The Capitals raced out to a 2-0 lead in the first 2:06 of the game, and that boded well for the rest of the night with Washington 9-0-1 when leading at first intermission. But Washington lost the lead in the second period. A disastrous shift, in which rookie defenseman Christian Djoos nearly scored an own goal and the Capitals’ fourth line repeatedly failed to clear the puck out of the Washington zone against Columbus’s first line, resulted in a goal by Artemi Panarin.

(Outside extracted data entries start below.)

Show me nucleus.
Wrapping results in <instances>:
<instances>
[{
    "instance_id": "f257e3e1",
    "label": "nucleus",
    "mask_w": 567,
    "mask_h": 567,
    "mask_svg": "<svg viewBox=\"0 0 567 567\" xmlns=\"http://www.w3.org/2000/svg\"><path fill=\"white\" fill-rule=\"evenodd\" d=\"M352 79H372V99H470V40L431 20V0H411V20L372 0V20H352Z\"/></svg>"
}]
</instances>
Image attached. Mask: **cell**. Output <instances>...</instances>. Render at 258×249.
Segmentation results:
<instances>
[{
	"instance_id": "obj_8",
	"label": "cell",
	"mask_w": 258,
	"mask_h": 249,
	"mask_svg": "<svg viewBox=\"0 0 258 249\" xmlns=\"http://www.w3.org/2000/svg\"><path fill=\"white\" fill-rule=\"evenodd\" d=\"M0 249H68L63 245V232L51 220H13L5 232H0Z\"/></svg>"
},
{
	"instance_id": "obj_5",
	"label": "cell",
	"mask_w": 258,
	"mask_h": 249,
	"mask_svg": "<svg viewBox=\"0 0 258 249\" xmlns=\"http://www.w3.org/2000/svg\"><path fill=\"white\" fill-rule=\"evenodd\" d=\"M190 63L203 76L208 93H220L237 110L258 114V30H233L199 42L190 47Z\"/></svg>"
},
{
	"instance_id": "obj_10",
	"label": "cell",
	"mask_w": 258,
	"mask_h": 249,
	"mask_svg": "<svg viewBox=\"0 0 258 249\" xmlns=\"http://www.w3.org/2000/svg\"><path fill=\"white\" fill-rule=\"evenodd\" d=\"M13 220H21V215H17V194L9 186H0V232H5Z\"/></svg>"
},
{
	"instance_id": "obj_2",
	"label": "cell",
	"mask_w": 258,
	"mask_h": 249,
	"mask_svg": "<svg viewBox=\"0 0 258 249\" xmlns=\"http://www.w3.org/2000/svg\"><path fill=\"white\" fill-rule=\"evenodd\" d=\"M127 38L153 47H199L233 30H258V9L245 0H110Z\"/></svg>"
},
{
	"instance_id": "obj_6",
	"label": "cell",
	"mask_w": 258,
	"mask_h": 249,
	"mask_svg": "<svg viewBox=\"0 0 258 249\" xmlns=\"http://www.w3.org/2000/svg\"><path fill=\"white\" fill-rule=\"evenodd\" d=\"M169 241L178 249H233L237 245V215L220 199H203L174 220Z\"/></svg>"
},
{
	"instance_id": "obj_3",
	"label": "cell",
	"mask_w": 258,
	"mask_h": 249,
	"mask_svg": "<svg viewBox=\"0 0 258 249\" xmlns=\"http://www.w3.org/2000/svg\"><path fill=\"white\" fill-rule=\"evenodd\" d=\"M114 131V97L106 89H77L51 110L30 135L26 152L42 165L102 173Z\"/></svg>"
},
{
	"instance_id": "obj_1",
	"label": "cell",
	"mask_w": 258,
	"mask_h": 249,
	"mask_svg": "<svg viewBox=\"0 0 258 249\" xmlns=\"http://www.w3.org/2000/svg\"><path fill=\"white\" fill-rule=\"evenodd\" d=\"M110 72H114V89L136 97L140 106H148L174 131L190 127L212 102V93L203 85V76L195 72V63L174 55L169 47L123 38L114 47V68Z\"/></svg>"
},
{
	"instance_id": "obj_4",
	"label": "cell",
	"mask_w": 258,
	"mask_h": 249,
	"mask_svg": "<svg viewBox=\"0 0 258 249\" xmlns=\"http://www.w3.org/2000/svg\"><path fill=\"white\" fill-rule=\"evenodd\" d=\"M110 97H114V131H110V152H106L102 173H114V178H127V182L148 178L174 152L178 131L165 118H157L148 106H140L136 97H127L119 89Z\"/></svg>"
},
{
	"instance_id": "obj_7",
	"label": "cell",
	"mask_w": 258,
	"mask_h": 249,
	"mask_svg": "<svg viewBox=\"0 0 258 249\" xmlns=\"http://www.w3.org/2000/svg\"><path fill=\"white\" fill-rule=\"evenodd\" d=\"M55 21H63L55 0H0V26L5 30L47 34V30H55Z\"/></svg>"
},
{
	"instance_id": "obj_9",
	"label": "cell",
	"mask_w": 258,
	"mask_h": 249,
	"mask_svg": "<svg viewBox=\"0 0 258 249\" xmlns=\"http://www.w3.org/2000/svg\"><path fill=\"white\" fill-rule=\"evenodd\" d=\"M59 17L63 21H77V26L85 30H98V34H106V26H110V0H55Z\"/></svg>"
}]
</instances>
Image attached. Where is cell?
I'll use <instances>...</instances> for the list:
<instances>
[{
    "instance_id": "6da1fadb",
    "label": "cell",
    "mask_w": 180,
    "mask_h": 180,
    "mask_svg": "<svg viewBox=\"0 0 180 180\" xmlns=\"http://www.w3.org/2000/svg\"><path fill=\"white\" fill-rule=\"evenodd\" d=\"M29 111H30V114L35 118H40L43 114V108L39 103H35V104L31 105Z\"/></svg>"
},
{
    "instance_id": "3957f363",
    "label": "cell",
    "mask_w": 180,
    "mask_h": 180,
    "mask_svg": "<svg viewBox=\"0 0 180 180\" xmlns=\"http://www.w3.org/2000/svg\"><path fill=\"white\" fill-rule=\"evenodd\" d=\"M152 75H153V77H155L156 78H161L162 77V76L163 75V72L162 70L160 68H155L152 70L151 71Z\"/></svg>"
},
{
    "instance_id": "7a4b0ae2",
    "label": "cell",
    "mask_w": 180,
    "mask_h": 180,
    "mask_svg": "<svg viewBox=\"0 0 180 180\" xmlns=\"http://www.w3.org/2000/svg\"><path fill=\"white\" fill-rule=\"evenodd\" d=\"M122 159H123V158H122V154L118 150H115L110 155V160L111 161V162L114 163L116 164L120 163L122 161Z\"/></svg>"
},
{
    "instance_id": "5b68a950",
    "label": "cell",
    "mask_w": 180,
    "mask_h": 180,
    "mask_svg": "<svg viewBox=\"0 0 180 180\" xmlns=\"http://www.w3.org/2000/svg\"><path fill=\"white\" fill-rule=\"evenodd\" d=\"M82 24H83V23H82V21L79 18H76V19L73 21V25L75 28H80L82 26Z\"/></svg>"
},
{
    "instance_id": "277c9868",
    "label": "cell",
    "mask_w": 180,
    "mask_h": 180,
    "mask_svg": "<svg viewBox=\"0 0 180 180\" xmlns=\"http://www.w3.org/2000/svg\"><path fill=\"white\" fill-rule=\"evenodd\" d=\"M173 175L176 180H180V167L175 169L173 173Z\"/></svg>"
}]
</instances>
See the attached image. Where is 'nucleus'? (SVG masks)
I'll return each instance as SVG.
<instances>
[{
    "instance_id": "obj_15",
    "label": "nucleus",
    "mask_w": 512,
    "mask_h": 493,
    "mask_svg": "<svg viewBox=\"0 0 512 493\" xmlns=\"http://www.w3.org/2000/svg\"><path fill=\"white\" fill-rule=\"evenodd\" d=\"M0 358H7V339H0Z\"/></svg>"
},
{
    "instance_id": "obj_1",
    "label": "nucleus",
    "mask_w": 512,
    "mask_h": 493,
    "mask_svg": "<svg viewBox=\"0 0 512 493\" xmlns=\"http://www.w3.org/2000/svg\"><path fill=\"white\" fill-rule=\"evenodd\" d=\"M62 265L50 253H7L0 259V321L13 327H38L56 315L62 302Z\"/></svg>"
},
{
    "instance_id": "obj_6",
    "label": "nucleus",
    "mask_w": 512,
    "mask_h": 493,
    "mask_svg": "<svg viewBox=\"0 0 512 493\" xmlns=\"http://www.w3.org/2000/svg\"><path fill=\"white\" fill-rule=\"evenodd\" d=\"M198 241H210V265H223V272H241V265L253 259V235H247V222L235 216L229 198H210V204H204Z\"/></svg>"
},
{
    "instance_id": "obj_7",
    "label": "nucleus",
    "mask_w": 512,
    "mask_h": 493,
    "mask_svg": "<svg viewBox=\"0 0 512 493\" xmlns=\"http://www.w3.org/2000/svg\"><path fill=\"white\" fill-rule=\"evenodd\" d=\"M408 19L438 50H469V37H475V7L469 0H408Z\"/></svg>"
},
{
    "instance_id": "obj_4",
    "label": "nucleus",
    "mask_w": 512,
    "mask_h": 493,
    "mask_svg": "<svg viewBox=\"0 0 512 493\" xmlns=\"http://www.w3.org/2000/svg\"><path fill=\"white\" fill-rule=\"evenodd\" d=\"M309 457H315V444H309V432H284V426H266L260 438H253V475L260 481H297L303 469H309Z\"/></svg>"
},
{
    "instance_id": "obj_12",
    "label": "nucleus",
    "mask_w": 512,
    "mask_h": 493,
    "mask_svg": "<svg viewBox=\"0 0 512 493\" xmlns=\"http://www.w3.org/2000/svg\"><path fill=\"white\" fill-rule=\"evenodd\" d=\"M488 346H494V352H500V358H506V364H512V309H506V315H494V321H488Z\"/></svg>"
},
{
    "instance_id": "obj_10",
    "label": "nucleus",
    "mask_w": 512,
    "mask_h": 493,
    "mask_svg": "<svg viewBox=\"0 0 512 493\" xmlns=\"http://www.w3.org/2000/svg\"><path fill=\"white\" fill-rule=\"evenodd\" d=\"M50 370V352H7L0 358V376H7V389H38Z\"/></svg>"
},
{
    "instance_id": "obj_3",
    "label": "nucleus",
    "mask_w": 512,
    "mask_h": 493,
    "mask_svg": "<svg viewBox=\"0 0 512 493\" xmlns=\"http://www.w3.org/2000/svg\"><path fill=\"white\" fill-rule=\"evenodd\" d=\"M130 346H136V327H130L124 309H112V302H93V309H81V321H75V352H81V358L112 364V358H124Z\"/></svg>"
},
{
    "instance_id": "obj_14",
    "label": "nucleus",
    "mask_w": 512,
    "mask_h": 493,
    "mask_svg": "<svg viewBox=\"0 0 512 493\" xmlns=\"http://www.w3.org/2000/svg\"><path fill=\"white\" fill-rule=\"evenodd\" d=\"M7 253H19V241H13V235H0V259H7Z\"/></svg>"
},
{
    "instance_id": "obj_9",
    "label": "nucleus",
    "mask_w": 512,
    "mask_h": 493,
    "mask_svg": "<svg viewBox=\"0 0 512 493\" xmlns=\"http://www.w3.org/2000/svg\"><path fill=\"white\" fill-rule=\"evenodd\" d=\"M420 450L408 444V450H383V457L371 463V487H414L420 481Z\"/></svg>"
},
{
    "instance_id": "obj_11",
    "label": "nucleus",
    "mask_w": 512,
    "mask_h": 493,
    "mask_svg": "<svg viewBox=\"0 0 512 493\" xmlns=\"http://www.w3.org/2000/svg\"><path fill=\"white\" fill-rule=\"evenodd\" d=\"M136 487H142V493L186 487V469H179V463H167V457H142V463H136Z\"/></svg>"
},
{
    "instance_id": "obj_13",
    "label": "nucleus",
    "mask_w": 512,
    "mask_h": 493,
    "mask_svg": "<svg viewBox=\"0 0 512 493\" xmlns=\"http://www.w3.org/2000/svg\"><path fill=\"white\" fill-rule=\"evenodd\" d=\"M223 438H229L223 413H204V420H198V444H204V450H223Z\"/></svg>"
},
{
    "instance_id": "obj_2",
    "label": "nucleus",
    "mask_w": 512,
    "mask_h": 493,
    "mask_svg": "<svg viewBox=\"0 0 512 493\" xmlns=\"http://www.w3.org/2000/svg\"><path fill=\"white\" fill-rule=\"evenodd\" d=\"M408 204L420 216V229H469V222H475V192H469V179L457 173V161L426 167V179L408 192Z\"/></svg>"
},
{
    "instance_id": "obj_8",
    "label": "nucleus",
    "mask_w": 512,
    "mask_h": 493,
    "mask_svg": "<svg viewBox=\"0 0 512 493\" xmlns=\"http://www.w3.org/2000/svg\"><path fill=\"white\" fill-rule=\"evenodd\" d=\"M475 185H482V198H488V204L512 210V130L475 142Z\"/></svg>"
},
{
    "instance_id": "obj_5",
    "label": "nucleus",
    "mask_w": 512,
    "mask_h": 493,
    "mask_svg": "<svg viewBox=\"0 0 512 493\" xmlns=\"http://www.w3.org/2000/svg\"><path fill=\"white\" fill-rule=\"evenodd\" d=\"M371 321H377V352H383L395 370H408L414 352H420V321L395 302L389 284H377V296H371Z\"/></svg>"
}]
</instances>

Then, on Washington’s first power play, T.J. Oshie and Nicklas Backstrom had back-to-back defensive-zone turnovers, and Matt Calvert capitalized with a shorthanded goal that tied the game 16:28 into the second period. The Capitals got another power play with less than a minute to play in the period. This time, Alex Ovechkin scored from his sweet spot in the left faceoff circle, putting Washington back on top at intermission.
On the second shift of the third period, Evgeny Kuznetsov and defenseman John Carlson broke free with just the goaltender in front of them. Kuznetsov scored easily to restore the two-goal lead, celebrating by twirling his fist in the air as if he had a lasso. Blue Jackets defenseman Zach Werenski made it a one-goal game with 3:02 left, but Washington withstood the late-game push from the Blue Jackets, thanks to 16 saves from Holtby in just the third period.
“The game was very tight, especially first two periods,” Ovechkin said. “They have advantage, we have advantage. In the third period it was very important goal for us, Kuzy scored. We knew when Holts play like that, it’s very hard to score against him. He save us and he give us two points.”
With the Capitals coming off a 5-2 loss to the Los Angeles Kings on Thursday, Coach Barry Trotz made some lineup tweaks before Saturday’s game. The top-six forwards were untouched, but Washington’s bottom two lines have lacked consistency, with the fourth line producing just four even-strength goals all year — not including ones on an empty net. Trotz had been experimenting with the third line over the past week, scratching Connolly for two games.
But with the trio of center Lars Eller with Devante Smith-Pelly and Tyler Graovac playing poorly in Thursday’s game, Trotz put Connolly back in the lineup and created a new third line with Eller centering him and Chandler Stephenson. Stephenson didn’t play in the third period, out because of an upper-body injury that will be reevaluated on Sunday.
After Connolly scored a career-high 15 goals last season, earning a two-year deal, he had gotten off to a slow start this season with just two goals and two assists through 17 games. Connolly took advantage of his opportunity back in the lineup. On that third line’s first shift of the game, Eller won a battle along the boards, flinging the puck into the center of the ice. Connolly collected it in the slot, beating goaltender Sergei Bobrovsky with a wrist shot. That put the Capitals up 1-0 just 63 seconds into the game.
Then, 1:03 later, Alex Chiasson beat Bobrovsky in similar fashion, with a wrist shot directly in front of the net. Bobrovsky is the reigning Vezina Trophy winner as the league’s best goaltender, and he is a front-runner to win the award again. He entered the game against the Capitals 6-1-0 with a 1.13 goals against average and a .961 save percentage in his past seven starts.
But his numbers have been historically mediocre against Washington — 6-7-4 with a 3.02 goals against average and a .905 save percentage over his career. That wasn’t even including Saturday’s result, when he got outdueled by the goaltender in the opposite net.
“Braden was the reason we won,” Trotz said. “He was the best player on the ice tonight. I thought he fought through traffic. I thought he was really strong in a lot of areas.”